What you will do: Copy these items word for word, starting at the line that contains "Which of these" and stopping after the last of the items.

Materials provided:
****************************************
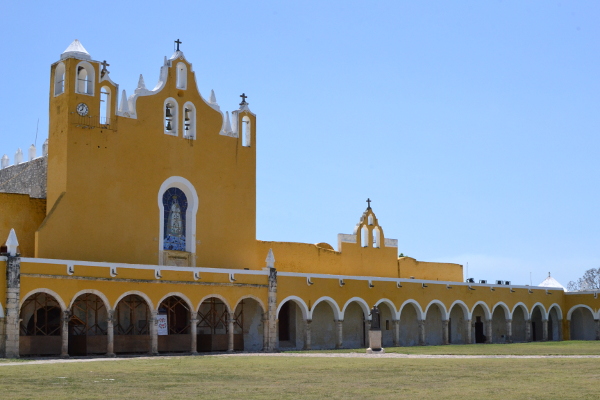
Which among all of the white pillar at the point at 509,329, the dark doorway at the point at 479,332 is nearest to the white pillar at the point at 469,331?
the dark doorway at the point at 479,332

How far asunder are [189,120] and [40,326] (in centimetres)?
1117

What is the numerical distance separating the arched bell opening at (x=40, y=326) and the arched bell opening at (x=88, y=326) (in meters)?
0.58

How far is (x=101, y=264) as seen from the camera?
32188 millimetres

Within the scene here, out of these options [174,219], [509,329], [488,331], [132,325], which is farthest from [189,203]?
[509,329]

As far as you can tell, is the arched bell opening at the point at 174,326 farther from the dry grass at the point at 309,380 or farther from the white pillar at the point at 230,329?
the dry grass at the point at 309,380

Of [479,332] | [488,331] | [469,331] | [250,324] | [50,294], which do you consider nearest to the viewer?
[50,294]

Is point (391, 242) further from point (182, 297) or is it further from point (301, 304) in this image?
point (182, 297)

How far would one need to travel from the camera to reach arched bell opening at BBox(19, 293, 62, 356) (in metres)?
31.3

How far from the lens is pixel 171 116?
38.3 meters

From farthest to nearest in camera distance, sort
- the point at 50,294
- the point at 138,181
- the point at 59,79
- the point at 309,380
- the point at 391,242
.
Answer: the point at 391,242
the point at 138,181
the point at 59,79
the point at 50,294
the point at 309,380

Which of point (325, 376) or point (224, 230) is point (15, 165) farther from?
point (325, 376)

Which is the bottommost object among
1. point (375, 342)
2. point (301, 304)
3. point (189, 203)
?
point (375, 342)

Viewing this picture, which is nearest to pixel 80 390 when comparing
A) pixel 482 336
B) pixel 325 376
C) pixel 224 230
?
pixel 325 376

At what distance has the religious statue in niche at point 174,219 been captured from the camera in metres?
37.1
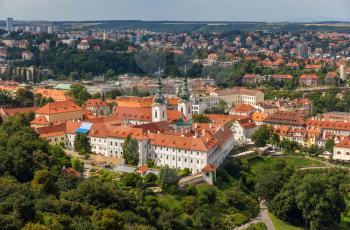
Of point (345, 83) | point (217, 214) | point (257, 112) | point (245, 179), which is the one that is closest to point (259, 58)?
point (345, 83)

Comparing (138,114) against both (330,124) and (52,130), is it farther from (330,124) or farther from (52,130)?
(330,124)

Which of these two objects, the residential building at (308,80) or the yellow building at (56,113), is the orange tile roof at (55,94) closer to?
the yellow building at (56,113)

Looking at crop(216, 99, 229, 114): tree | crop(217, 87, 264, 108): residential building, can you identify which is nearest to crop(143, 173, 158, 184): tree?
crop(216, 99, 229, 114): tree

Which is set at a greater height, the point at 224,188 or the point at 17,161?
the point at 17,161

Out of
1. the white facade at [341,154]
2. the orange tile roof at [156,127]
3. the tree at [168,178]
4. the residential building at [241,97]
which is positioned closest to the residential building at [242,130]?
the white facade at [341,154]

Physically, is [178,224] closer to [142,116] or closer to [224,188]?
[224,188]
****************************************
Result of this task:
Which of these two objects, the residential building at (308,80) or the yellow building at (56,113), is the orange tile roof at (55,94) closer to?
the yellow building at (56,113)

Looking at crop(216, 99, 229, 114): tree | crop(217, 87, 264, 108): residential building, can you identify which is nearest to crop(143, 173, 158, 184): tree?
crop(216, 99, 229, 114): tree

Which is set at a greater height, the point at 224,188 or the point at 17,161?
the point at 17,161

Out of
1. the white facade at [341,154]
2. the orange tile roof at [156,127]
3. the tree at [168,178]
4. the residential building at [241,97]
which is positioned closest to the residential building at [242,130]?
the white facade at [341,154]

Physically, is [178,224] closer to [142,116] or closer to [224,188]?
[224,188]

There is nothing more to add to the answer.